(Rows of spatial question data)
+--

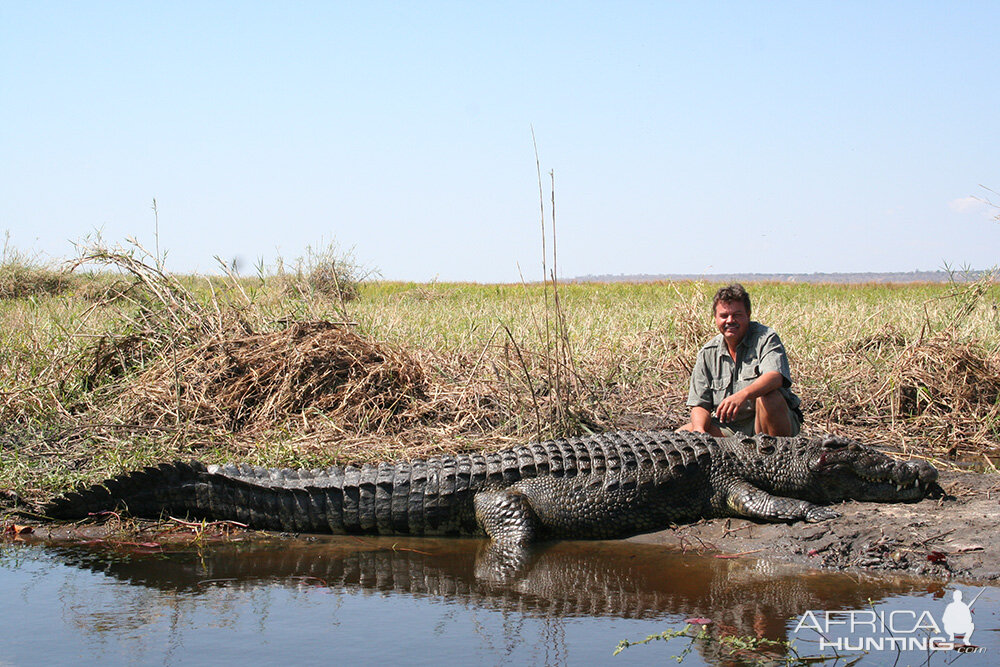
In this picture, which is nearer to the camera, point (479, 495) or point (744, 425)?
point (479, 495)

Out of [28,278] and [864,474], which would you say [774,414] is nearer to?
[864,474]

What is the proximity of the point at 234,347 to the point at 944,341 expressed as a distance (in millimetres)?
5468

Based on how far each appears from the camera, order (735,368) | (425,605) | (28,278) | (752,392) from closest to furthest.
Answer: (425,605) → (752,392) → (735,368) → (28,278)

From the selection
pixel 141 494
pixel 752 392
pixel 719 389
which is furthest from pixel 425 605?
pixel 719 389

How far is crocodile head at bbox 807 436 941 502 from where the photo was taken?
459cm

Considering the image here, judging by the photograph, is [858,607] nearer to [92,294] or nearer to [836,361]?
[836,361]

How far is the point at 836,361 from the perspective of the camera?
276 inches

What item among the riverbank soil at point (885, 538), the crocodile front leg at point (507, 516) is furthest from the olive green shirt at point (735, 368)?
the crocodile front leg at point (507, 516)

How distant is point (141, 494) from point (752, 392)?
3.42 m

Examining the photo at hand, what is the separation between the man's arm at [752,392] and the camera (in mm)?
4809

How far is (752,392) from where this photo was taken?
483 centimetres

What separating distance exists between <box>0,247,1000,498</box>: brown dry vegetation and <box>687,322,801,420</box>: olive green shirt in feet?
2.90

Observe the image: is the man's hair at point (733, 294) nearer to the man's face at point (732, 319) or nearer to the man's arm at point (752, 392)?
the man's face at point (732, 319)

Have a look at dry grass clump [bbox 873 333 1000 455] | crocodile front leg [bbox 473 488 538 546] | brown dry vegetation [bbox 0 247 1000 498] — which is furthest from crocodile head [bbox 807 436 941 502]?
crocodile front leg [bbox 473 488 538 546]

+--

- [EXERCISE AIM]: Rewrite all of the data above without the pictures, putting "khaki shirt" wherever "olive green shirt" appears and changing nothing else.

- [TASK SOLUTION]:
In this picture, which is nearer to the camera, point (479, 495) or point (744, 425)?
point (479, 495)

Out of [28,278] and [864,474], which would you say [774,414] is nearer to?
[864,474]

What is the proximity of the point at 234,347 to the point at 944,341 expressed as a distance (in millimetres)?
5468

Based on how far each appears from the camera, order (735,368) | (425,605) | (28,278) | (752,392) from closest to furthest.
Answer: (425,605) → (752,392) → (735,368) → (28,278)

From the selection
pixel 141 494
pixel 752 392
pixel 719 389
which is furthest from pixel 425 605?
pixel 719 389

How far is crocodile head at bbox 807 436 941 502 from where the photo was taken?
459cm

Considering the image here, judging by the photograph, is [858,607] nearer to [92,294] or nearer to [836,361]?
[836,361]

How far is the point at 836,361 from the perspective of the camera?
276 inches

What item among the riverbank soil at point (885, 538), the crocodile front leg at point (507, 516) is furthest from the khaki shirt at point (735, 368)?
the crocodile front leg at point (507, 516)

How distant is point (141, 494) from point (752, 392)?
3.42 m

Examining the photo at hand, what is the separation between the man's arm at [752,392] and the camera (in mm)?
4809

How far is (752,392) from where this photo was taken?
483 centimetres

What separating distance exists between <box>0,247,1000,498</box>: brown dry vegetation and <box>687,322,801,420</box>: khaki shirt in feet?
2.90

Observe the image: is the man's hair at point (733, 294) nearer to the man's face at point (732, 319) or nearer to the man's arm at point (752, 392)?
the man's face at point (732, 319)

Have a look at dry grass clump [bbox 873 333 1000 455] | crocodile front leg [bbox 473 488 538 546] | brown dry vegetation [bbox 0 247 1000 498] — which is furthest from crocodile head [bbox 807 436 941 502]?
crocodile front leg [bbox 473 488 538 546]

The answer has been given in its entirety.